A weblog following developments around the world in FRBR: Functional Requirements for Bibliographic Records.

Maintained by William Denton, Web Librarian at York University. Suggestions and comments welcome at wtd@pobox.com.


Confused? Try What Is FRBR? (2.8 MB PDF) by Barbara Tillett, or Jenn Riley's introduction. For more, see the basic reading list.

Books: FRBR: A Guide for the Perplexed by Robert Maxwell (ISBN 9780838909508) and Understanding FRBR: What It Is and How It Will Affect Our Retrieval Tools edited by Arlene Taylor (ISBN 9781591585091) (read my chapter FRBR and the History of Cataloging).

Calendar

March 2010
M T W T F S S
« Feb    
1234567
891011121314
15161718192021
22232425262728
293031  

Work superclusters

Posted by: William Denton, 10 December 2008 7:46 am
Categories: Aggregates, OpenFRBR

I wanted lots of Harry Potter ISBNs, so I was doing some superduping. For example, I superduped 1551922460, the ISBN of the 1999 hardcover Raincoast Books manifestation of Harry Potter and the Prisoner of Azkaban.

If you combine and dedupe them, you get 169 ISBNs. If you superdupe them, you get 1083. That is, you take the first number from thingISBN that xISBN didn’t tell you about, and ask xISBN about it. That gives you a new set of ISBNs. Do that for all the thingISBN-only numbers, then reverse the process and ask thingISBN about the numbers xISBN told you about. Repeat, back and forth, until you’ve exhausted both sides and pulled all of the ISBNs out of their different partitions and put them into one big bucket.

I did this for all of the Harry Potter books, and after careful examination my keen eyes noticed something:

   ISBNs Title
    1083 isbns-01-philosophers-stone.txt
    1083 isbns-02-chamber-of-secrets.txt
    1083 isbns-03-prisoner-of-azkaban.txt
    1083 isbns-04-goblet-of-fire.txt
    1083 isbns-05-order-of-the-phoenix.txt
    1083 isbns-06-half-blood-prince.txt
     121 isbns-07-deathly-hallows.txt
       3 isbns-0x-beedle.txt
      53 isbns-0x-scamander.txt

Superduping the ISBNs of the first six Harry Potter books had given 1083 ISBNs for each! And sure enough they’re the same 1083 ISBNs. What’s going on here is that because of boxed sets and other collections, and possibly incorrect work-groupings by hand and by algorithm, once you start looking at one Harry Potter book through xISBN and thingISBN, you end up looking at all of them. Or almost all.

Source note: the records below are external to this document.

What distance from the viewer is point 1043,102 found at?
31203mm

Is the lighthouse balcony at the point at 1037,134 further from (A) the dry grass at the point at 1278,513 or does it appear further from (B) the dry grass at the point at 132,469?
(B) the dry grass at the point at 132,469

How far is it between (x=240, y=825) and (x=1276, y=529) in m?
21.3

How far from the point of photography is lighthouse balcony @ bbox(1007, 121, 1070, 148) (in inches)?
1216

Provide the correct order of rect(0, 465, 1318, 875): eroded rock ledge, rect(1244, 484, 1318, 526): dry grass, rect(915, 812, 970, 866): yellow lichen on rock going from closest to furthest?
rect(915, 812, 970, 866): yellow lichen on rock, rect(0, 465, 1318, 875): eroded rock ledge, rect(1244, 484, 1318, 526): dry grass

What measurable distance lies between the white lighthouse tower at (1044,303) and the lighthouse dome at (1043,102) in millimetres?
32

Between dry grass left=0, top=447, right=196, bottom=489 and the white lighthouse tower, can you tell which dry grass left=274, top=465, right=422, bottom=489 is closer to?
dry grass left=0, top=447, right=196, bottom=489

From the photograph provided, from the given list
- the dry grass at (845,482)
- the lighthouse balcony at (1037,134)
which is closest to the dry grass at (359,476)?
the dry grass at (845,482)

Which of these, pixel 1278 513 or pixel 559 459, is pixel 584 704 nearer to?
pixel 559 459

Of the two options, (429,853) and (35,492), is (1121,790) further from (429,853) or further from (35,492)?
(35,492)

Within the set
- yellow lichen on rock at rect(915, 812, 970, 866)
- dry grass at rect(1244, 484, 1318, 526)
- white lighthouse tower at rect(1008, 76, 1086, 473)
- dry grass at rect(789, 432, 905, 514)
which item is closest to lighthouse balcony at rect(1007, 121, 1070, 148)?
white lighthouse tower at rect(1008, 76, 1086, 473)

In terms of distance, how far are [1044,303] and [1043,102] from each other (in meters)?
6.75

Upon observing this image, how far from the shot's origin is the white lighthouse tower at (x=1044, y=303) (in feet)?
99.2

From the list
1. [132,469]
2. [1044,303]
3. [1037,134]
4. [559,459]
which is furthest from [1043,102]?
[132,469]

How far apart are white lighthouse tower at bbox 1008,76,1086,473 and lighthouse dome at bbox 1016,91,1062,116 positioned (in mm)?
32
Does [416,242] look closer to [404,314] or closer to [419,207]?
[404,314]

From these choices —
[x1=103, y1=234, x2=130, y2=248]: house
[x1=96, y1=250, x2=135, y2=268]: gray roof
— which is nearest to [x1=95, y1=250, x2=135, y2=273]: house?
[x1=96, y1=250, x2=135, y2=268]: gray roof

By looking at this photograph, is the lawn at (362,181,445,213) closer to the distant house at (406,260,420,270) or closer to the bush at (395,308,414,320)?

The seventh one stands alone, but I think that will change in a year or two, and it will fall in with the others.

This work supercluster includes all of the Harry Potter books, the movies, some soundtracks, some scores, some derivative works like pop-up books, and more. It also includes books by Carl Sagan, Philip Pullman, and C.S. Forester (!).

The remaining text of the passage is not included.